Through its Feed the Future Initiative, the US is working with countries around the world to increase food production and develop crops and seeds that are more resilient to climate change, he added.
“The US is committing $1 billion a year for the program,” he said, adding that Washington has also encouraged countries around the world to increase production of fertilizers, supplies of which have been disrupted by the conflict in Ukraine.
In addition, Toloui said, the US has pledged $2.5 billion in global humanitarian aid to address food insecurity, and committed $11 billion as it spearheads efforts to help US farmers and global producers cope with the effects of climate change on food production.
In the Middle East, he added, the US is working with local partners, including Saudi Arabia, to address the effects of the food crisis in the region, help alleviate shortages, in particular in countries such as Yemen that are facing other crises and challenges, and provide assistance to Syrian refugees. He also noted that Washington is working with international financial institutions to help reduce the effects of the food crisis on the poor.
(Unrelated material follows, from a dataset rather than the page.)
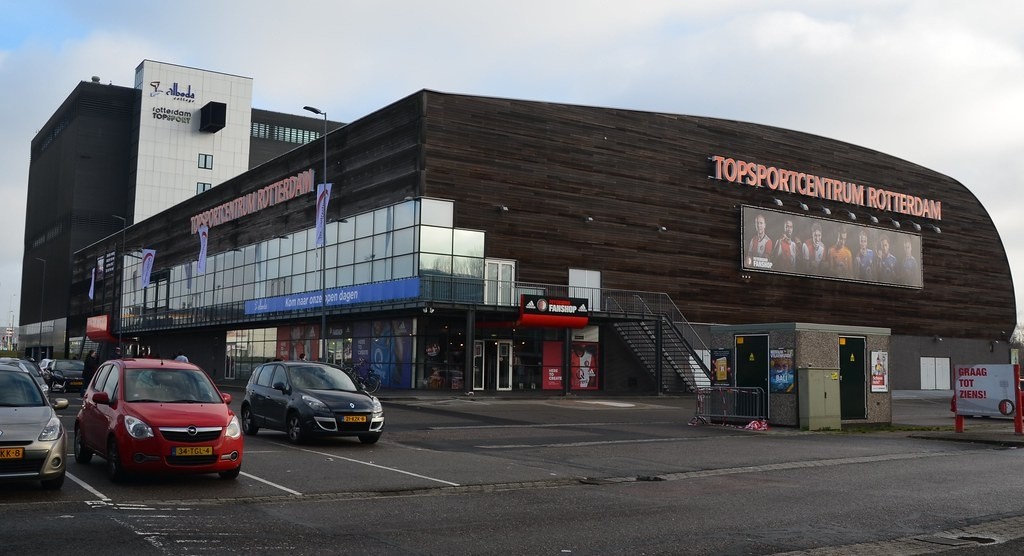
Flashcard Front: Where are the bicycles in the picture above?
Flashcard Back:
[342,363,382,394]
All countries in the Middle East have a role to play in efforts to resolve the food crisis, and in collaborating with the international community to achieve sustainable production and supply of food, Toloui said.
On the specific issue of the current inability of Ukraine to export its grain crops to global markets because of the war with Russia, Toloui said the US government is working with Ukrainian officials to help reopen sea ports so that shipping can resume.
“The US will continue to advocate a rapid end to the conflict,” he added.